Digital technologies supposedly intended to, among other things, improve workplace safety are throwing up new types of occupational hazards, which may prove more detrimental than physical injuries experienced in previous work environments.
It’s a trend where workers may no longer be limping, bleeding and dying at work, but silently decaying amid increased pressure, exhaustion and stress.
Emerging digital and automation technologies in the workplace are seen as a solution to costly labour, while at the same time improving safety by reducing work intensity and replacing humans in dangerous roles.
A new digital realm
But the new frontier of workplace technologies throws up a new set of problems relating to displacement and the economic challenge of mass unemployment.
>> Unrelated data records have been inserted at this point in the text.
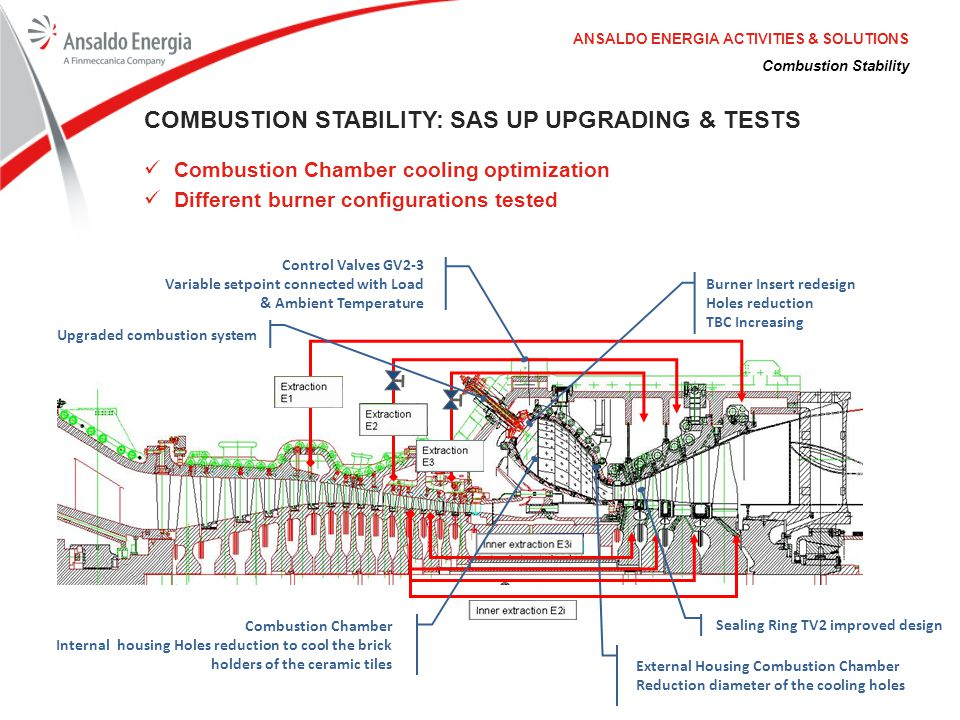 Combustion Stability ANSALDO ENERGIA ACTIVITIES & SOLUTIONS COMBUSTION STABILITY: SAS UP UPGRADING & TESTS Combustion Chamber cooling optimization Dif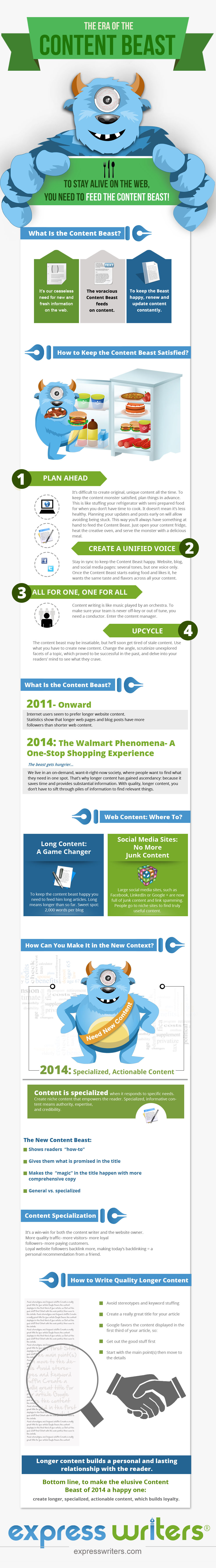 content beast infographic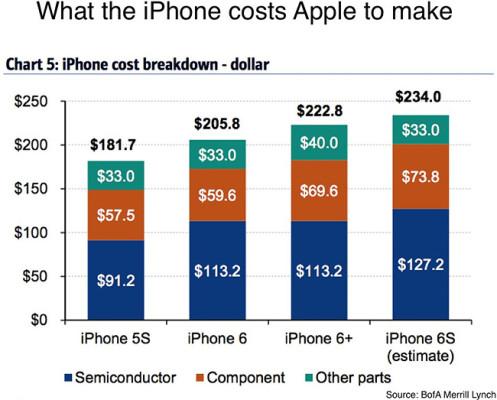iphone 6s prezzo in america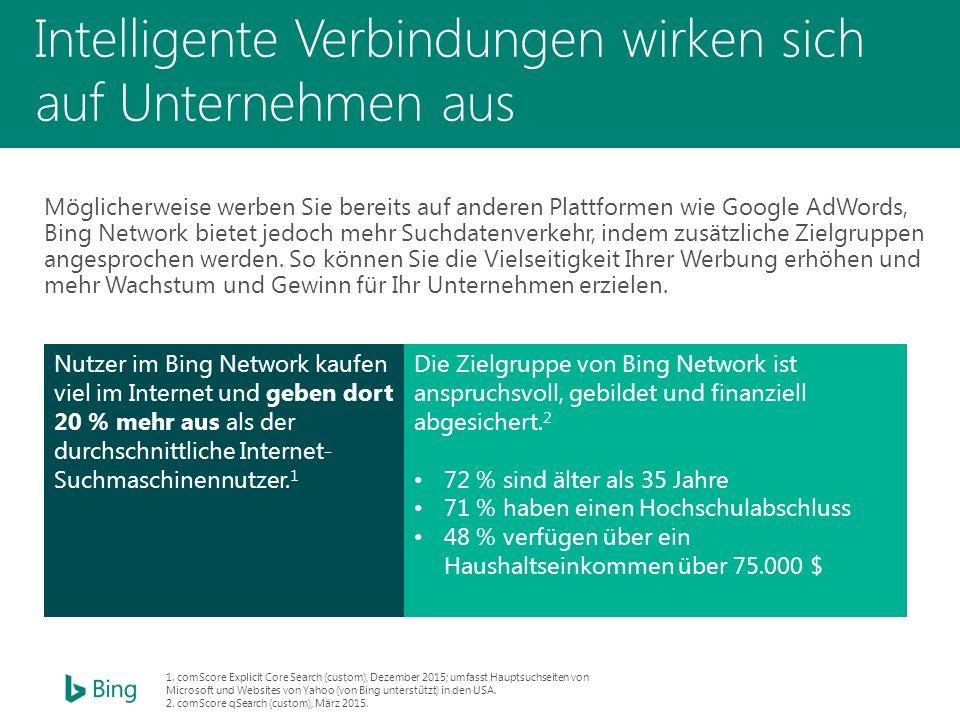 Intelligente Verbindungen wirken sich auf Unternehmen aus Möglicherweise werben Sie bereits auf anderen Plattformen wie Google AdWords, Bing Network bietet jedoch mehr Suchdatenverkehr, indem zusätzliche Zielgruppen angesprochen werden.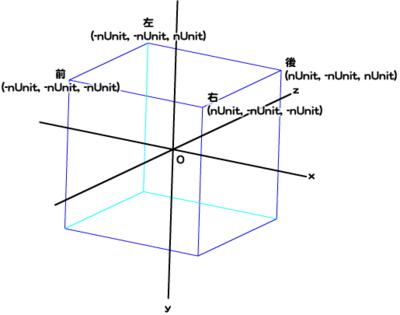 第37回図2 Spriteインスタンスの基準点が中心となるように面の位置を定める(再掲)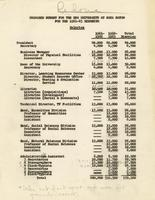 Proposed Budget for the New University at Boca Raton for the 1961-1963 Biennium - Salaries
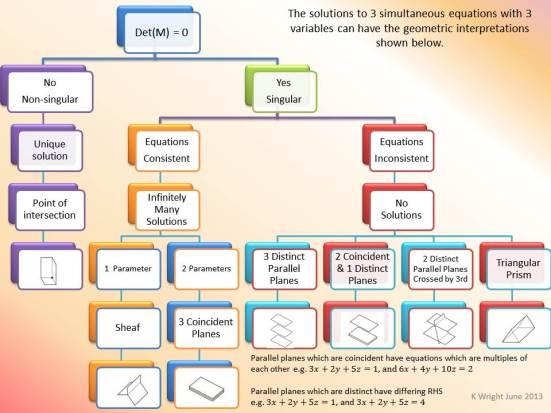 matrixsolutionsgeometry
Furthermore, the traditional conception of occupational health and safety has mostly been based on effects arising from physical exertion and exposure to physical injury at work.
We have therefore traditionally thought of occupational safety from the perspective of the physical environment of work, the tools of trade and the length of the working day.
But the introduction of sophisticated surveillance and monitoring technologies – watching every aspect of one’s work has introduced new and heightened levels of stress at work.
In addition, the increasing digitalisation of work has rendered work mobile and blurred the boundaries of work and life.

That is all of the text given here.